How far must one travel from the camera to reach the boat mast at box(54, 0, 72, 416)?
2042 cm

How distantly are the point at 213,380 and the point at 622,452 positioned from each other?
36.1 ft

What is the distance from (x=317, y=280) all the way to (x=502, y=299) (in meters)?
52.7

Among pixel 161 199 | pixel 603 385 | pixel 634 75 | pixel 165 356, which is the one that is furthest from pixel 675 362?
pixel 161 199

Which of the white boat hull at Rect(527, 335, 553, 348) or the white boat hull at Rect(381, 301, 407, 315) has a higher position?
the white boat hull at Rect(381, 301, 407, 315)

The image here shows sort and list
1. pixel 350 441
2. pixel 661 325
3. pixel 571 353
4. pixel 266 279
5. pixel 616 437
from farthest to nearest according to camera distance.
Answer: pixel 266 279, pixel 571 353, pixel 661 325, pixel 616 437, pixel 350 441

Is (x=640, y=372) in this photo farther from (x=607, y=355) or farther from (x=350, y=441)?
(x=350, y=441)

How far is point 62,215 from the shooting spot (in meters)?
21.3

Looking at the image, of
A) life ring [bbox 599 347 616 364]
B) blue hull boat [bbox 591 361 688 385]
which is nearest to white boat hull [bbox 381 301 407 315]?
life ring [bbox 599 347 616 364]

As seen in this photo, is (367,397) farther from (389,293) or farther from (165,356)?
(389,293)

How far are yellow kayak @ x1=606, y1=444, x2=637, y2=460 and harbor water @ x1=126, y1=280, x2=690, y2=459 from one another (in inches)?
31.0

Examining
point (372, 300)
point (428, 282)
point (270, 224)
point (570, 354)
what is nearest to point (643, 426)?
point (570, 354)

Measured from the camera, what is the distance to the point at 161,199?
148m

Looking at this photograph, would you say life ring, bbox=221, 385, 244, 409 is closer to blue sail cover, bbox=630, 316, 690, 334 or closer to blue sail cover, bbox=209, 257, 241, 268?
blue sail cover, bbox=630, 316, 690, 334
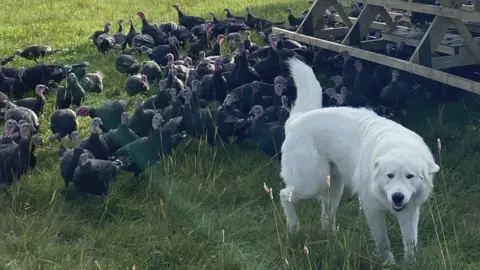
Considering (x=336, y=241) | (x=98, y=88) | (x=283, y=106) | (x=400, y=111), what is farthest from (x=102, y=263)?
(x=98, y=88)

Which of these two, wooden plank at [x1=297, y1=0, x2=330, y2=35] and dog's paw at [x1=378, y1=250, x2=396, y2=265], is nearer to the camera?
dog's paw at [x1=378, y1=250, x2=396, y2=265]

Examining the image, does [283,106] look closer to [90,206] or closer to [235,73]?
[235,73]

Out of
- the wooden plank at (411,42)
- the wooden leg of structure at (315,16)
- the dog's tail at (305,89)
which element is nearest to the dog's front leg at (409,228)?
the dog's tail at (305,89)

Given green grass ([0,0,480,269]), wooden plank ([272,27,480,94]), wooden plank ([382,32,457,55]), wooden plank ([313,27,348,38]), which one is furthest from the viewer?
wooden plank ([313,27,348,38])

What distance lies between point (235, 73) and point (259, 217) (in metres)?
3.32

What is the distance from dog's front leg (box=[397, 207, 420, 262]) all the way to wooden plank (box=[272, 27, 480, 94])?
95.4 inches

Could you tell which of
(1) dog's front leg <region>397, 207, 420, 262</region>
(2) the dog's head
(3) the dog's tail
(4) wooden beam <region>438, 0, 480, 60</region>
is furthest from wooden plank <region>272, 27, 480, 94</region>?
(2) the dog's head

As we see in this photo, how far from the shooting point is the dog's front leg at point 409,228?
4.41 m

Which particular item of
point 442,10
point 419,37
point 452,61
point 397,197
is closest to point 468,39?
point 452,61

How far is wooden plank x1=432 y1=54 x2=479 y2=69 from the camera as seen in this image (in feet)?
24.6

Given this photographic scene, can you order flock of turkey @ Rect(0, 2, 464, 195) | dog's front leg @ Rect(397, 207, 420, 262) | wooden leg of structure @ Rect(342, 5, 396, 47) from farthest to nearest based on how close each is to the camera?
wooden leg of structure @ Rect(342, 5, 396, 47), flock of turkey @ Rect(0, 2, 464, 195), dog's front leg @ Rect(397, 207, 420, 262)

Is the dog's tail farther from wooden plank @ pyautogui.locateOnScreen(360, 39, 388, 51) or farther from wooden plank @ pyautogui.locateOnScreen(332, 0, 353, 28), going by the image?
--------------------------------------------------
• Goal
Copy every one of the entries above word for word, leaving out the pictures.

• Problem solution
How far must one travel from the camera to reach the boat mast at box(54, 0, 72, 416)?
2042 cm

How distantly are the point at 213,380 and the point at 622,452 positioned from each other?
36.1 ft

What is the distance from (x=317, y=280) all the way to (x=502, y=299) (in meters)?
52.7

Among pixel 161 199 | pixel 603 385 | pixel 634 75 | pixel 165 356, which is the one that is furthest from pixel 675 362?
pixel 161 199

Which of the white boat hull at Rect(527, 335, 553, 348) or the white boat hull at Rect(381, 301, 407, 315) has a higher position?
the white boat hull at Rect(381, 301, 407, 315)

The image here shows sort and list
1. pixel 350 441
2. pixel 661 325
3. pixel 571 353
4. pixel 266 279
5. pixel 616 437
from farthest to nearest according to camera distance.
Answer: pixel 266 279, pixel 571 353, pixel 661 325, pixel 616 437, pixel 350 441

Is (x=640, y=372) in this photo farther from (x=607, y=355) or farther from (x=350, y=441)?
(x=350, y=441)

How far is point 62,215 from the shooting spot (in meters)?
21.3

Looking at the image, of
A) life ring [bbox 599 347 616 364]
B) blue hull boat [bbox 591 361 688 385]
which is nearest to white boat hull [bbox 381 301 407 315]?
life ring [bbox 599 347 616 364]

As seen in this photo, is (367,397) farther from (389,293) or farther from (165,356)?
(389,293)

How far are yellow kayak @ x1=606, y1=444, x2=637, y2=460 and harbor water @ x1=126, y1=280, x2=690, y2=459 from one another (in inches)?
31.0

Examining
point (372, 300)
point (428, 282)
point (270, 224)
point (570, 354)
what is nearest to point (643, 426)?
point (570, 354)

Measured from the camera, what is the distance to the point at 161,199?
148m

Looking at this photograph, would you say life ring, bbox=221, 385, 244, 409 is closer to blue sail cover, bbox=630, 316, 690, 334 or closer to blue sail cover, bbox=209, 257, 241, 268?
blue sail cover, bbox=630, 316, 690, 334
Considering (x=336, y=241) | (x=98, y=88) | (x=283, y=106) | (x=400, y=111), what is farthest from (x=102, y=263)?
(x=98, y=88)

Which of these two, wooden plank at [x1=297, y1=0, x2=330, y2=35] and dog's paw at [x1=378, y1=250, x2=396, y2=265], is nearer to the camera?
dog's paw at [x1=378, y1=250, x2=396, y2=265]

Examining the image, does [283,106] look closer to [90,206] or closer to [235,73]?
[235,73]

Out of
- the wooden plank at (411,42)
- the wooden leg of structure at (315,16)
- the dog's tail at (305,89)
which element is nearest to the dog's front leg at (409,228)?
the dog's tail at (305,89)

Given green grass ([0,0,480,269]), wooden plank ([272,27,480,94]), wooden plank ([382,32,457,55]), wooden plank ([313,27,348,38]), which one is furthest from the viewer?
wooden plank ([313,27,348,38])

What distance lies between point (235, 73) and point (259, 217) (in metres)?
3.32

What is the distance from dog's front leg (box=[397, 207, 420, 262]) all the way to wooden plank (box=[272, 27, 480, 94])?
95.4 inches

Could you tell which of
(1) dog's front leg <region>397, 207, 420, 262</region>
(2) the dog's head
(3) the dog's tail
(4) wooden beam <region>438, 0, 480, 60</region>
is furthest from wooden plank <region>272, 27, 480, 94</region>?
(2) the dog's head

As we see in this photo, how far from the shooting point is the dog's front leg at point 409,228?
4.41 m

Which particular item of
point 442,10
point 419,37
point 452,61
point 397,197
is closest to point 468,39?
point 452,61

How far is wooden plank x1=432 y1=54 x2=479 y2=69 from the camera as seen in this image (in feet)?
24.6

Given this photographic scene, can you order flock of turkey @ Rect(0, 2, 464, 195) | dog's front leg @ Rect(397, 207, 420, 262) | wooden leg of structure @ Rect(342, 5, 396, 47) from farthest to nearest based on how close each is to the camera?
wooden leg of structure @ Rect(342, 5, 396, 47), flock of turkey @ Rect(0, 2, 464, 195), dog's front leg @ Rect(397, 207, 420, 262)

Is the dog's tail farther from wooden plank @ pyautogui.locateOnScreen(360, 39, 388, 51) or farther from wooden plank @ pyautogui.locateOnScreen(332, 0, 353, 28), going by the image?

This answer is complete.